What you need to do:
1. Could you copy the stretch of the xfs thread from "Yeah, that's my" through "expect to work." word for word?
2. Answer these about the xfs thread:
(a) How large was the fallocate in the example, and on what kind of filesystem?
(b) Which mkfs option does the patch set when the filesystem type is xfs?
(c) How many insertions and deletions does the patch make to tests/generic/223?
3. How would you render this sentence from the xfs thread in Spanish: "That is a corner case, but one I'd expect to work."

Text provided:
============================================================
Yeah, that's my question too. I don't know :P that's why I decide to start the
thread with a patch. I also wouldn't expect the alignment requirement to be
bypassed unless we are low in space, but I am not sure if that's correct or not.
> 
> The example I had was a 1GB fallocate on an empty ~15GB/16AG fs (i.e.
> allocation larger than a single AG). That is a corner case, but one I'd
> expect to work.

Hmm, is this the same case we spoke about?

> With regard to generic/223, what is it doing in this
> case to "force the filesystem to drop alignment?" I think you could make
> the argument that the test needs fixing if it's doing something that
> legitimately risks the ability to align allocations, but I also think
> you could argue that the test has done its job by finding this problem.
> :)

Yeah, I am a bit confused about it. I need to understand the alloc algorithm to
get a better idea on what's going on. I honestly don't know if the test did its
job or if we should really expect misaligned files if the allocation request
spans more than 1 AG, I should have started the thread with this question :P


> 
> Brian
> 
> [1] https://marc.info/?l=linux-xfs&m=155671950608062&w=2
> 
> > Comments?
> > 
> > Cheers
> > 
> > 
> >  tests/generic/223 | 9 ++++++++-
> >  1 file changed, 8 insertions(+), 1 deletion(-)
> > 
> > diff --git a/tests/generic/223 b/tests/generic/223
> > index dfd8c41b..782651e2 100755
> > --- a/tests/generic/223
> > +++ b/tests/generic/223
> > @@ -34,6 +34,13 @@ _require_xfs_io_command "falloc"
> >  
> >  rm -f $seqres.full
> >  
> > +# Ensure we won't trick xfs allocator to disable alignment requirements
> > +if [ "$FSTYP" == "xfs" ]; then
> > +	mkfs_opts="-d agsize=2g"
> > +else
> > +	mkfs_opts=""
> > +fi
> > +
> >  BLOCKSIZE=4096
> >  
> >  for SUNIT_K in 8 16 32 64 128; do
> > @@ -41,7 +48,7 @@ for SUNIT_K in 8 16 32 64 128; do
> >  	let SUNIT_BLOCKS=$SUNIT_BYTES/$BLOCKSIZE
> >  
> >  	echo "=== mkfs with su $SUNIT_BLOCKS blocks x 4 ==="
============================================================
Recorded data:

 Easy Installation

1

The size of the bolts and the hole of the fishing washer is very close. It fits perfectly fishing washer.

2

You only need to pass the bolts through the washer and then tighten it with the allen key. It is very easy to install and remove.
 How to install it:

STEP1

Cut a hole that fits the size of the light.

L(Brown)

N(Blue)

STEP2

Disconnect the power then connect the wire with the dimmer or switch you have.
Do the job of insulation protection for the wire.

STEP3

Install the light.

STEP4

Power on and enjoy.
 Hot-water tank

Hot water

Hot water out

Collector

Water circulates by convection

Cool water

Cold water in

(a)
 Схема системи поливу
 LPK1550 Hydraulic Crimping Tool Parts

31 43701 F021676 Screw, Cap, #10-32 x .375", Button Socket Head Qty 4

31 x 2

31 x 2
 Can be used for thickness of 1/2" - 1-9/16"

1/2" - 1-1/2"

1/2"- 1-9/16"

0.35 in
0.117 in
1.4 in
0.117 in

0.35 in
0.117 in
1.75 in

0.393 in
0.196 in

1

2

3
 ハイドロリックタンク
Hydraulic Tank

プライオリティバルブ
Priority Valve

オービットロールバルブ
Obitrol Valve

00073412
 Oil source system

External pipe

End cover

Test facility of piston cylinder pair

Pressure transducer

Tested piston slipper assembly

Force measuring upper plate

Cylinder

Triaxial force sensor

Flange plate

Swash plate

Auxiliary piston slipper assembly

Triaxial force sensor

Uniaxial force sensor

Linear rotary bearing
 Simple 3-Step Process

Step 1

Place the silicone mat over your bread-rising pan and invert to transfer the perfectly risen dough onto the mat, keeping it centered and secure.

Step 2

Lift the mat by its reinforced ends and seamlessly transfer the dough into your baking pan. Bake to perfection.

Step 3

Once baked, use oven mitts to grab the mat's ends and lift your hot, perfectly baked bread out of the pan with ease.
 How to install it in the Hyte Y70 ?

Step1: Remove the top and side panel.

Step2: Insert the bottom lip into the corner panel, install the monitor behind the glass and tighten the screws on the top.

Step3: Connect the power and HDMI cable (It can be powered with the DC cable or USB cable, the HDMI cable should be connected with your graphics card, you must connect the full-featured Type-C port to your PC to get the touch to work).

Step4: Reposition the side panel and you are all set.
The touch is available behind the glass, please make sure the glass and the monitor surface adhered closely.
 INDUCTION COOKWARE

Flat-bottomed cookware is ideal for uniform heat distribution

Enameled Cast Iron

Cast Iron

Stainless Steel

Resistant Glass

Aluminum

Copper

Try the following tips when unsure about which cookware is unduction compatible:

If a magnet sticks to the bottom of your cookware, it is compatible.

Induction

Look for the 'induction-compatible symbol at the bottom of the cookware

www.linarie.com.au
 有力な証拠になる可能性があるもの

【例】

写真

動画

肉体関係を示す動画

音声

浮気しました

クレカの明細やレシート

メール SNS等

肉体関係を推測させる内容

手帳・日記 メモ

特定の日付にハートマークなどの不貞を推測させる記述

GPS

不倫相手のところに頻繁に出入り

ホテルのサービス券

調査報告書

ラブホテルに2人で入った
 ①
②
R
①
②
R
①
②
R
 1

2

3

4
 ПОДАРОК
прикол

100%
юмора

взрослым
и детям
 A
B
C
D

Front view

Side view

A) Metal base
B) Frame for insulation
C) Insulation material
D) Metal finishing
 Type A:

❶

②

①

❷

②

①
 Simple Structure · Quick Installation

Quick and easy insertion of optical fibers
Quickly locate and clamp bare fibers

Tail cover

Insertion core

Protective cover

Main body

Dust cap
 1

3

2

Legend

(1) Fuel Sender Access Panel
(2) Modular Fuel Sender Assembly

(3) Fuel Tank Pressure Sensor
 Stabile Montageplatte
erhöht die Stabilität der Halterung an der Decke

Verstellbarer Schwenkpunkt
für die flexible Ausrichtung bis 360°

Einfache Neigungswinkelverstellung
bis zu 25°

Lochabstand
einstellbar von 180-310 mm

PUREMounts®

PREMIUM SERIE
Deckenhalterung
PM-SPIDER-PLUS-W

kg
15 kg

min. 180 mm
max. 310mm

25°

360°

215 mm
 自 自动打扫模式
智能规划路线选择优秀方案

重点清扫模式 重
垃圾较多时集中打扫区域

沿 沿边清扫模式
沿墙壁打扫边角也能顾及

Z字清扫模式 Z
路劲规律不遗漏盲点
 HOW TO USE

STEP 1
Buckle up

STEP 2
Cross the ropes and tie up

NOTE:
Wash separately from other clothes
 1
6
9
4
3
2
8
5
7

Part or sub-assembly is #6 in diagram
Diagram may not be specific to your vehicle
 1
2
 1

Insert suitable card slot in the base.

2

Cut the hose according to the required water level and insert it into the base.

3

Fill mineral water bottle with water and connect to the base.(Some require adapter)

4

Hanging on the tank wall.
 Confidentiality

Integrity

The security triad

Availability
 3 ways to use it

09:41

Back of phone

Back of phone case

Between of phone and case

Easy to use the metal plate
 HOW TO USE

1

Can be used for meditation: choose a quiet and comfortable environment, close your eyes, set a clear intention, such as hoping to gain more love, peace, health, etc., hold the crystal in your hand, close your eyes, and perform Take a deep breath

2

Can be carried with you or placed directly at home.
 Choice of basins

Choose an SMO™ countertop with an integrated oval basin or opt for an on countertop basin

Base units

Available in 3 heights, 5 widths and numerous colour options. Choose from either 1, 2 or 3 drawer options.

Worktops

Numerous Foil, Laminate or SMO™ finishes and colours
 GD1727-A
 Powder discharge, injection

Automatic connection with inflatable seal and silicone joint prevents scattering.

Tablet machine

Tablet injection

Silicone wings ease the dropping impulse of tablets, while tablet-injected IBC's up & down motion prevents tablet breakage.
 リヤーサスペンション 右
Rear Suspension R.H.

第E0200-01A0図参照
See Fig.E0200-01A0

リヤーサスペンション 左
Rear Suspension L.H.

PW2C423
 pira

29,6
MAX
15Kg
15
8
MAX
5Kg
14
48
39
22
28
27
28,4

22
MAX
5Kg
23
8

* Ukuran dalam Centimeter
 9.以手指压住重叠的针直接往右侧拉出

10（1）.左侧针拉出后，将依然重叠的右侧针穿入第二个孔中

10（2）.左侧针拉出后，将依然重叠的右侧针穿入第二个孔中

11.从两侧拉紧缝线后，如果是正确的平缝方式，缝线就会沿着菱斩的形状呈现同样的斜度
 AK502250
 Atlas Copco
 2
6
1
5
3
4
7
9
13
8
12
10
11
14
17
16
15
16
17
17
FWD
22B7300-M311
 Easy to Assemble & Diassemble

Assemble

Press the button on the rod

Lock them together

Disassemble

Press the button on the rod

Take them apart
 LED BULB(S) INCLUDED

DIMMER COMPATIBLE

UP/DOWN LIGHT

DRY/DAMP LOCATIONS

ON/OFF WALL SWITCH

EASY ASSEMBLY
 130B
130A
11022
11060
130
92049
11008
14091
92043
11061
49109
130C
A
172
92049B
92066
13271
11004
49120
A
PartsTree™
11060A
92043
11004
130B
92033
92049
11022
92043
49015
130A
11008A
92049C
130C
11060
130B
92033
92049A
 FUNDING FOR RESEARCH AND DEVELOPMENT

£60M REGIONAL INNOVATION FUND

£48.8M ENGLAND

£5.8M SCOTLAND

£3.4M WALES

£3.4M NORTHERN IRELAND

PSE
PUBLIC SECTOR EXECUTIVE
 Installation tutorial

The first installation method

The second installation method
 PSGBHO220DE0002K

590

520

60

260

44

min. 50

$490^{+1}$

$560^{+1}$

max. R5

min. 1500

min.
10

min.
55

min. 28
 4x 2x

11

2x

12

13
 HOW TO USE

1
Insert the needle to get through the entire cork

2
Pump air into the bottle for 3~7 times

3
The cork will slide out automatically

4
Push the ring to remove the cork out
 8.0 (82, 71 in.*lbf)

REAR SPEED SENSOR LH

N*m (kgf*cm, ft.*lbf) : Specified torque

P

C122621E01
============================================================
Answers:
1.
Yeah, that's my question too. I don't know :P that's why I decide to start the
thread with a patch. I also wouldn't expect the alignment requirement to be
bypassed unless we are low in space, but I am not sure if that's correct or not.
> 
> The example I had was a 1GB fallocate on an empty ~15GB/16AG fs (i.e.
> allocation larger than a single AG). That is a corner case, but one I'd
> expect to work.

2.
(a) 1GB, on an empty ~15GB/16AG filesystem.
(b) "-d agsize=2g".
(c) 8 insertions and 1 deletion.

3. Ese es un caso límite, pero uno que esperaría que funcionara.